Dios habla en la Escritura por medio de hombres y en lenguaje humano; por lo tanto, el intérprete de la Escritura, para conocer lo que Dios quiso comunicarnos, debe estudiar con atención lo que los autores querían decir y Dios quería dar a conocer con dichas palabras. Al leer e interpretar un texto de la Sagrada Escritura es indispensable que siempre se le considere en relación a la unidad de la Escritura entera, en la Tradición y en la cohesión de las verdades de la fe, y en atención al Magisterio.

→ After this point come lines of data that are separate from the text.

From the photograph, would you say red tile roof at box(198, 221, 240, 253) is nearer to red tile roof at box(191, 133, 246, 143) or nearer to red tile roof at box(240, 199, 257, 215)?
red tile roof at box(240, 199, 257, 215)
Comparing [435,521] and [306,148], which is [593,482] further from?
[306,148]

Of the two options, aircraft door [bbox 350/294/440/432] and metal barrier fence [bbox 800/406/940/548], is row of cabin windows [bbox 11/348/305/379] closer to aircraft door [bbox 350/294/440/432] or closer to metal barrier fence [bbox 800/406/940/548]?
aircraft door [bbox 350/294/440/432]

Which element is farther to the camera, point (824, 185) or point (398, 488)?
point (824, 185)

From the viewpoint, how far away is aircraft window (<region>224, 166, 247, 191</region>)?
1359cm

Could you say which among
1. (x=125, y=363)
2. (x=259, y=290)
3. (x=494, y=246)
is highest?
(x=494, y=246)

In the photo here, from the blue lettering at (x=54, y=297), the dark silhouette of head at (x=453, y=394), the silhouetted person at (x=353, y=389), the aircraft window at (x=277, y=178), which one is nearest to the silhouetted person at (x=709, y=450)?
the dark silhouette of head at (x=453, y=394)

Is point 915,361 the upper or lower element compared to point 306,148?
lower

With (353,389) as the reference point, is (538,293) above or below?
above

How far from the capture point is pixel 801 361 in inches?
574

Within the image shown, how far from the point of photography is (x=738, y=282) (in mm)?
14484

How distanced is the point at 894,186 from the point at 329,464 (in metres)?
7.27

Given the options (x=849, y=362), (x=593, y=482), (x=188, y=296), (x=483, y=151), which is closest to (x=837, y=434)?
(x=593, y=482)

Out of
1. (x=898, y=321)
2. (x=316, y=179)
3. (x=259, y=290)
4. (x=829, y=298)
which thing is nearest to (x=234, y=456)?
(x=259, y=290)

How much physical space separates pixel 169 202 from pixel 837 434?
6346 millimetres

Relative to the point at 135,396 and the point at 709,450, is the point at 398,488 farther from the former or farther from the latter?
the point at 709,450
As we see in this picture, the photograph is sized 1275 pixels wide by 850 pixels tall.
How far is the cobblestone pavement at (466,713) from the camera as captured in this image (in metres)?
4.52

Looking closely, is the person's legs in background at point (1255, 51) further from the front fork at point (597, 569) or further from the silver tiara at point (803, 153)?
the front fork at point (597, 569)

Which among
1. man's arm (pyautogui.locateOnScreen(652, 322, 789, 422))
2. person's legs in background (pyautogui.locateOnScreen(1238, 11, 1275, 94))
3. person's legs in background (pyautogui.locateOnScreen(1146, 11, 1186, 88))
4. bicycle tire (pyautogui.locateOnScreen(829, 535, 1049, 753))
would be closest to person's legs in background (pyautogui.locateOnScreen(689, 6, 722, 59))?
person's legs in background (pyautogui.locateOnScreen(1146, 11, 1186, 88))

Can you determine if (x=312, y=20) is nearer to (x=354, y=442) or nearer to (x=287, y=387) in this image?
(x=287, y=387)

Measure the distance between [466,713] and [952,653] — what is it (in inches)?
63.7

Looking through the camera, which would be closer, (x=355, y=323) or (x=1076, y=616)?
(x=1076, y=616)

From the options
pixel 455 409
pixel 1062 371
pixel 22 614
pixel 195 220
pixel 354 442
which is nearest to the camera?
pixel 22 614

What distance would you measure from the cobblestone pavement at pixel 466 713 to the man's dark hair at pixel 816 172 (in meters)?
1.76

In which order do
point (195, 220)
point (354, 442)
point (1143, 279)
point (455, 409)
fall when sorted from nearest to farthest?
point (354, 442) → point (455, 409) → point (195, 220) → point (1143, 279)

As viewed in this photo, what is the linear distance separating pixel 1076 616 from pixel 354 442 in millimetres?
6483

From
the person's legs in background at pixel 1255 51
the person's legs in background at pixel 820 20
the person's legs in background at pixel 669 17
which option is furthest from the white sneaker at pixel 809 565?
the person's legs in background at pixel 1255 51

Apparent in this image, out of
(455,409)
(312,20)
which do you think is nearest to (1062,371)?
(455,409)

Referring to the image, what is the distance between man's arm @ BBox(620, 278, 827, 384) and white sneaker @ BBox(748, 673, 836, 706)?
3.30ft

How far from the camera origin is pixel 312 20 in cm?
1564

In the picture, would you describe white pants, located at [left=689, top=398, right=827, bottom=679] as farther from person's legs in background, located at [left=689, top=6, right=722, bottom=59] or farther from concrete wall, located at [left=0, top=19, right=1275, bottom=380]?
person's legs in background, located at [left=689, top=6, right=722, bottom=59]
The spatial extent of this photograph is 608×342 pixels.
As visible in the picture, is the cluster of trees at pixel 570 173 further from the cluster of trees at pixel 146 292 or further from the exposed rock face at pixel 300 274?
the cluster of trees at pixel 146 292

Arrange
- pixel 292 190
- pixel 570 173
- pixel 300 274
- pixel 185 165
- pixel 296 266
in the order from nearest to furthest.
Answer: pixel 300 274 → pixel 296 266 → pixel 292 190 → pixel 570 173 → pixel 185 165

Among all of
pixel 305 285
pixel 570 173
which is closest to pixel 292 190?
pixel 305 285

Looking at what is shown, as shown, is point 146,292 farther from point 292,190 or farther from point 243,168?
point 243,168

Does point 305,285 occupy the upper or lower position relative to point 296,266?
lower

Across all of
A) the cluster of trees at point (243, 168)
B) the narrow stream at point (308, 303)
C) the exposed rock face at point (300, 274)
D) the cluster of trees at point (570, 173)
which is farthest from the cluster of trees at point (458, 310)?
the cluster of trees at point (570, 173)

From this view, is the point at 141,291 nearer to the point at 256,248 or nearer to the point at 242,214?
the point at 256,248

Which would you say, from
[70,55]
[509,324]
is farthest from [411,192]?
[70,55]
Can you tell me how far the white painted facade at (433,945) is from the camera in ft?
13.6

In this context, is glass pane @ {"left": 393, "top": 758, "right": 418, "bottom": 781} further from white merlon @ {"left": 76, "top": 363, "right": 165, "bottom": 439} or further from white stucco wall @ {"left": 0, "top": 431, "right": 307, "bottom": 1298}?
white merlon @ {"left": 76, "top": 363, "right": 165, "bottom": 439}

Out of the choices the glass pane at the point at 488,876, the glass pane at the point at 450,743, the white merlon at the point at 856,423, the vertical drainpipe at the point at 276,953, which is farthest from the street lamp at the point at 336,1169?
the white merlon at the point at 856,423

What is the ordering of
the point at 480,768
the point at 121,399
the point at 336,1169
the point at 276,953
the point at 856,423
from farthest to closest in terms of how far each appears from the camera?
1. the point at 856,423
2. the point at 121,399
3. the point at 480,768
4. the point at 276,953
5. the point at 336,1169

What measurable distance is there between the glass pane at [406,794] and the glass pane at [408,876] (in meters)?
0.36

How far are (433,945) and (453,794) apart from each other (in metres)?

La Constitución resalta la excelencia de todo el Nuevo Testamento, especialmente la de los Evangelios, por ser el testimonio principal de la vida y doctrina del Verbo Eterno hecho hombre. Expresa que los Evangelios narran fielmente lo que Jesús, el Hijo de Dios, viviendo entre los hombres, hizo y enseñó. Es absolutamente inaceptable pretender que Jesús de Nazaret es una persona distinta de la que confesamos en el Credo y anunciamos en la Iglesia, desde los orígenes.